Editor’s note: Adam Rees is Founder of GRIT GYM, a gym based on results, creating a culture and lifestyle of performance, strength, health and freedom. Adam attended Wartburg College as a multisport athlete, worked under nationally recognized strength coach Matt McGettigan, has multiple published articles by international leaders in the fields of performance and corrective exercise, and is a glutton to information and improvement in all forms.
By Adam Rees, community contributor
If Olympic lifting continues in the baseball community, the ulnar collateral ligament (UCL) in pitchers will become what the ACL has become for female basketball players.
The UCL is a ligament on the medial side of the elbow, right around the “funny bone” area. It’s import because it has what is known as a “zone of convergence.”
All the muscles and tendons from the hand and wrist flexors come to meet at this one area. The UCL gets beat up during repeated stresses like heavy gripping, the layback-acceleration-deceleration of the arm during throwing and from heavy valgus stresses that we will cover shortly.
Olympic lifts and certain kettlebell exercises for baseball athletes not only lack the desirable training youth athletes need, but they are irresponsible and detrimental to both of the pivotal pieces that I and GRIT GYM stand for.
Grit Gym started with two points of emphasis — build durability to prevent injury in the first place (corrective exercise) and enhance athleticism to promote a better experience in sport (strength and conditioning).
During the catch phase of the “jerk and the snatch” (both are overhead Olympic lifts), the shoulder actually does very well and there are little significant negative affects.

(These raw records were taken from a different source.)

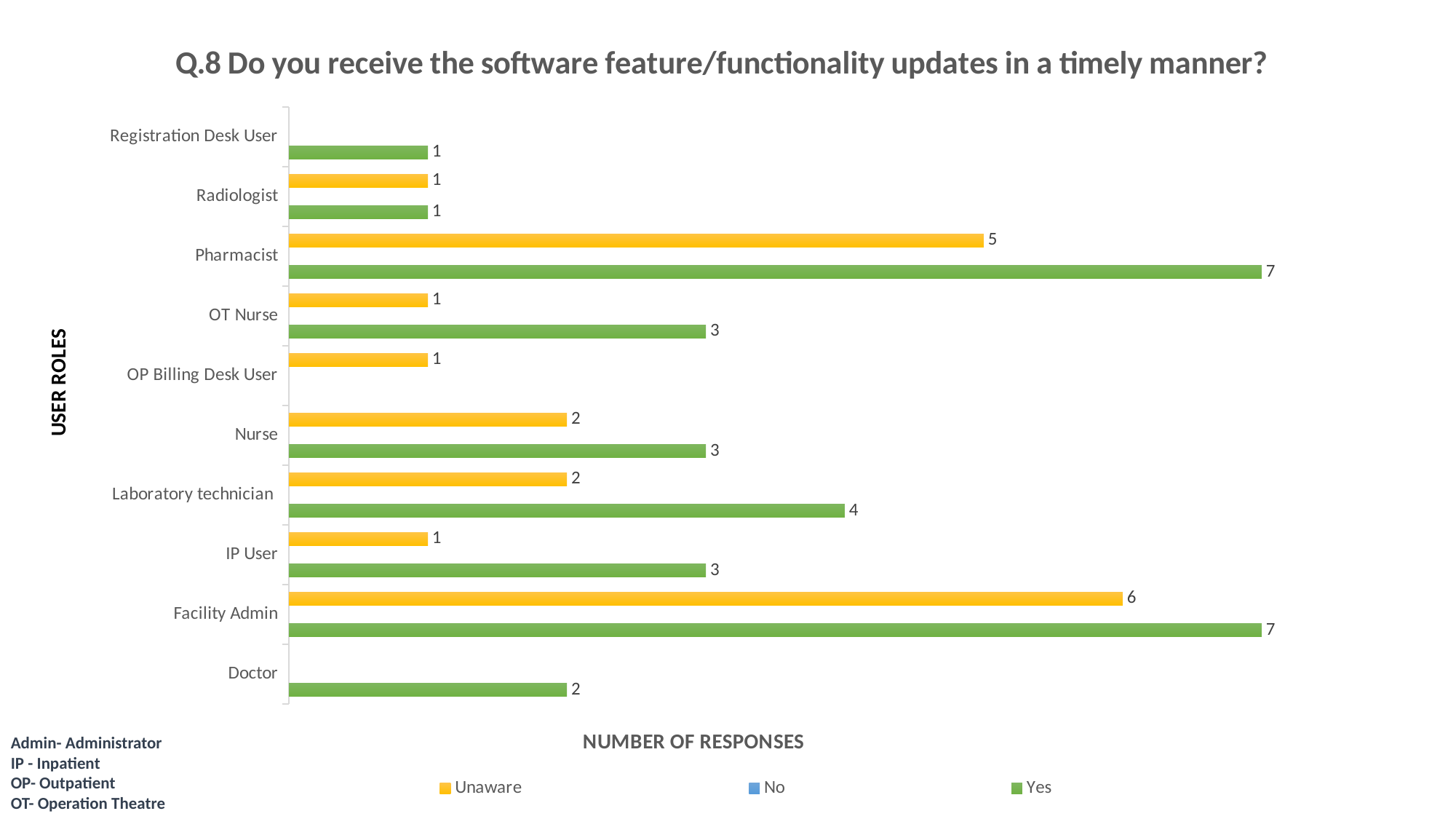
What kind of chart is shown? Bar chart Which user role has the highest 'Unaware' value? Facility Admin How many user roles are listed on the vertical axis? 10 What is the title of the chart? Q.8 Do you receive the software feature/functionality updates in a timely manner? What is the label of the horizontal axis? NUMBER OF RESPONSES What is the 'Yes' value for Pharmacist? 7 What is the 'Unaware' value for Facility Admin? 6 Which is larger, the 'Yes' value for OT Nurse or the 'Yes' value for Laboratory technician? Laboratory technician What is the 'Yes' value for Laboratory technician? 4 What is the 'Unaware' value for Nurse? 2 How many series does the legend list? 3 What is the difference between the 'Yes' and 'Unaware' values for Pharmacist? 2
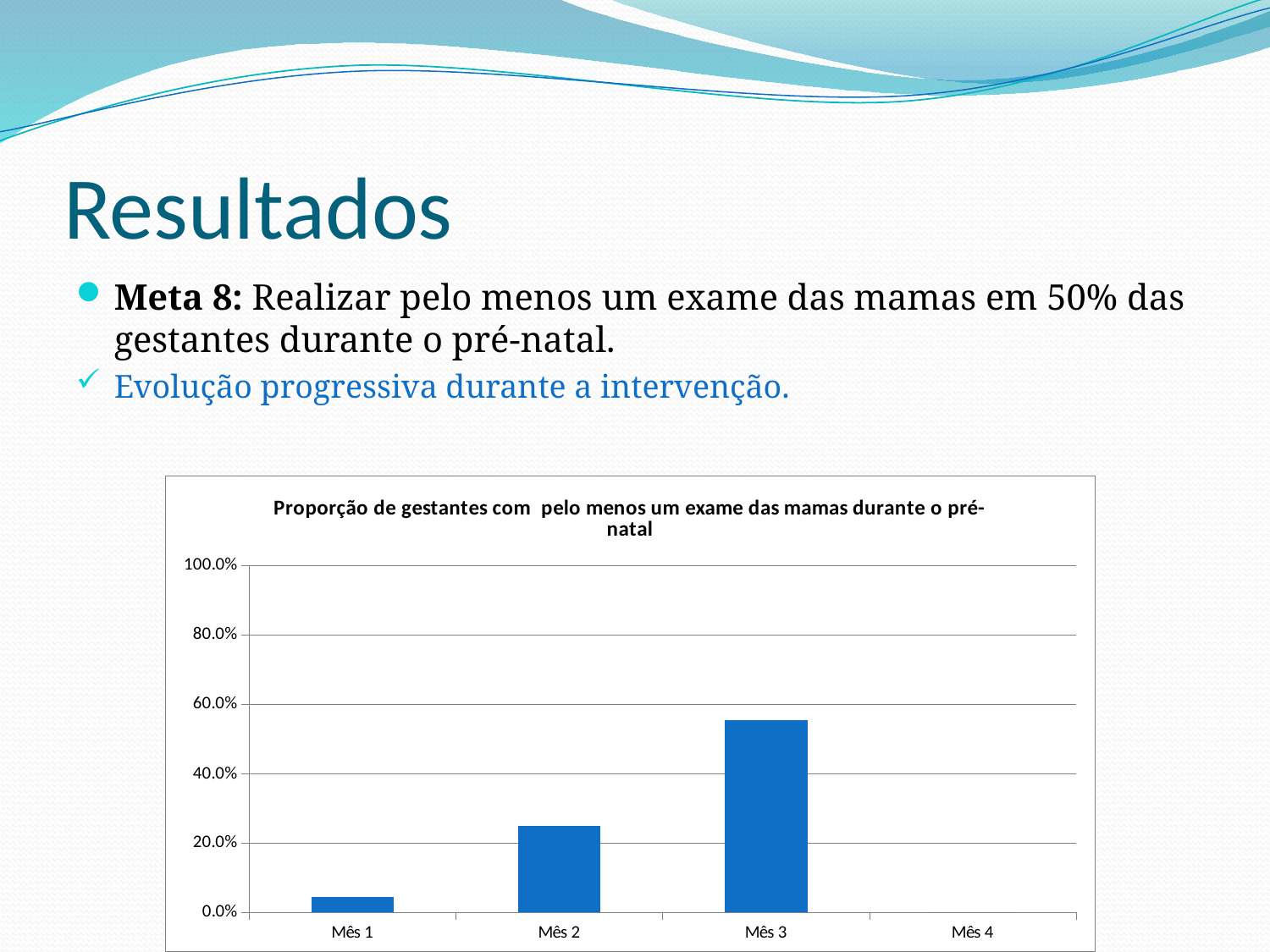
Is the value for Mês 3 greater or less than 60.0%? less What is the highest value shown on the y axis of the chart? 100.0% Is the value for Mês 2 greater or less than 20.0%? greater Is the value for Mês 3 greater or less than 40.0%? greater What is the title of the chart? Proporção de gestantes com pelo menos um exame das mamas durante o pré-natal What kind of chart is shown on the slide? bar chart Which of Mês 2 and Mês 3 has the larger value? Mês 3 How many categories are labelled on the x axis of the chart? 4 Which month has the tallest bar in the chart? Mês 3 Do the values rise or fall from Mês 1 to Mês 3? rise Which of Mês 1 and Mês 2 has the smaller value? Mês 1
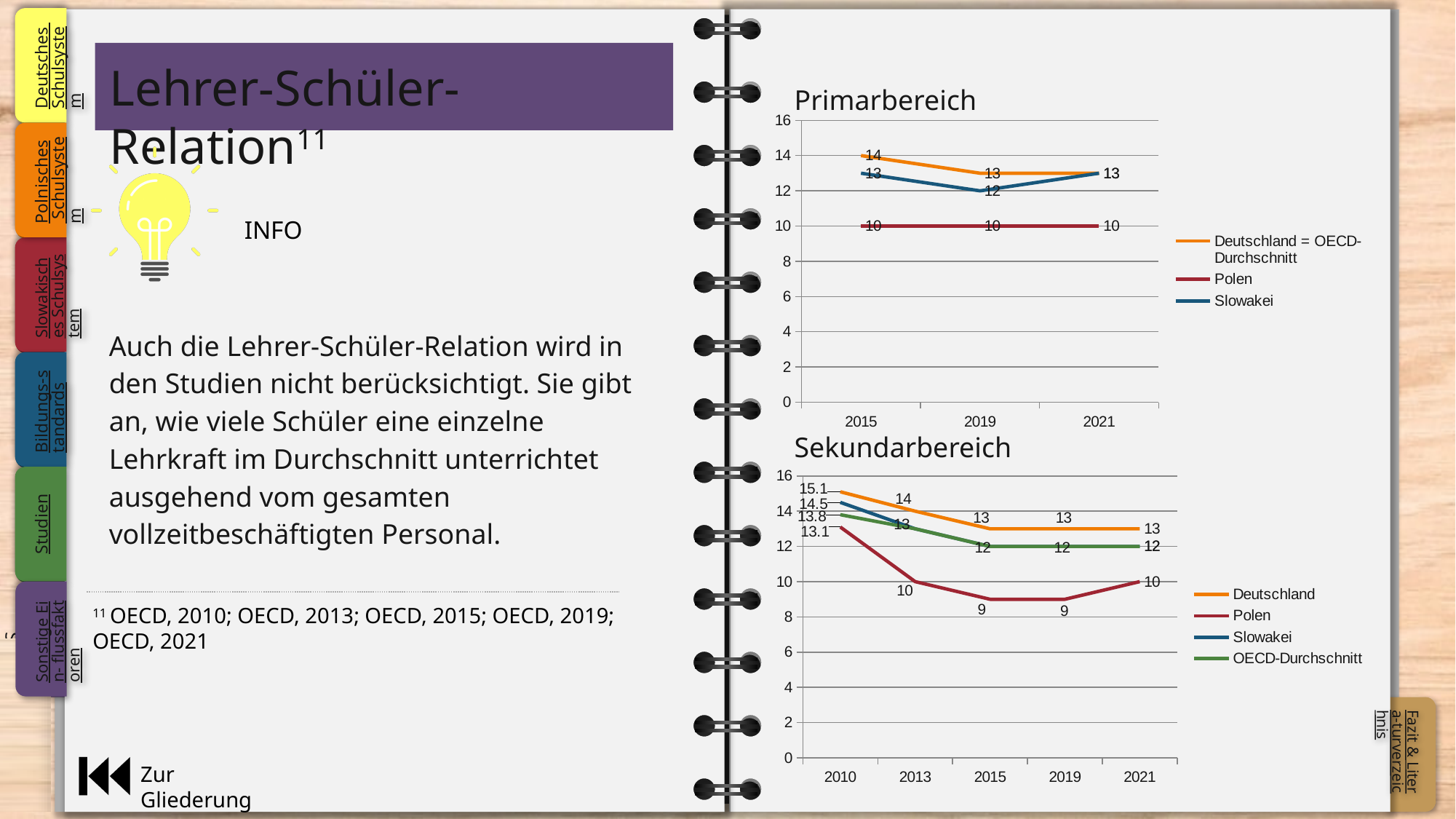
In the Primarbereich chart, how many series does the legend list? 3 In the Primarbereich chart, what is the difference between Deutschland = OECD-Durchschnitt and Polen in 2015? 4 In the Sekundarbereich chart, which series has the highest value in 2021? Deutschland In the Sekundarbereich chart, what is the value for Polen in 2015? 9 In the Sekundarbereich chart, what is the value for Deutschland in 2010? 15.1 In the Sekundarbereich chart, how many years are shown on the x axis? 5 In the Primarbereich chart, what is the value for Slowakei in 2019? 12 In the Primarbereich chart, what is the value for Deutschland = OECD-Durchschnitt in 2015? 14 What kind of chart is the Sekundarbereich chart? Line chart In the Sekundarbereich chart, does the value for Polen rise or fall from 2010 to 2015? Fall In the Primarbereich chart, which series has the lowest value in 2021? Polen In the Primarbereich chart, what is the value for Polen in 2019? 10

However, the elbow has an enormous amount of valgus stress placed upon it in an instant. This is dangerous to baseball/softball players because the elbow, and particularly the UCL, already are taking a beating via overhead throwing.
By the way, valgus stress at the knee is one of the main reasons females have more ACL injuries than males.
The “clean” probably is the least dangerous of the three, but it still is asking the elbow to go through an extremely fast flex (think opposite of extending the arm) and be forced down by a large amount of weight, putting a huge compressive load on a very small, intricate area that also happens to be extremely delicate in the overhead sports like baseball, volleyball and tennis.
As well as putting a dramatic stretch on the hand and wrist flexors that all connect back in that “zone of convergence” at the UCL on the inside of the elbow.
We can look directly at the number of Tommy John surgeries performed in the last five years. Ten years ago, a 17-year-old having Tommy John surgery would’ve been considered an absurd taboo. It didn’t happen. Four years ago we started noticing high school aged throwers having the surgery and now it is commonplace.
The problem is the overwhelming popularity of Olympic lifting and strength coaches’ unwillingness to look at their programs objectively enough to see changes need to be made if we are to keep athletes healthy.
You cannot train kids today the way we trained them 20 years ago, or even five years ago. It looks and feels pretty cool to rip up a huge clean, snatch or jerk, but is looking cool for a split second what we’re ultimately going for? It’s no longer a matter of having the talent to make it to the major leagues, but also having the durability to stay healthy.
I do support Olympic lifts. Olympic lifts are great — for those competing in Olympic lifting. Everything we get from Olympic lifts can be attained via other means.
It’s basically a weighted jump, which is the last thing most kids need. The biggest lack of understanding in the strength coaching community is the differences between speed, power and strength. These coaches choose flashy lifts instead of what will actually get their athletes performing better and with less injuries, either because they don’t know any better or they don’t care, either way this is a dangerous coach.
The catch phase of a clean also has validity and is solved with an appropriate front squat.
As mentioned above, for competitive Olympic Lifters, those lifts are their sport as much as a football is to a quarterback. But baseball players especially, and really any other sport, are not Olympic lifters. We have to start scrutinizing the training these young athletes are performing because these kids are training their butts off deserve better than to have their hard work ruin their body and their experience in sport.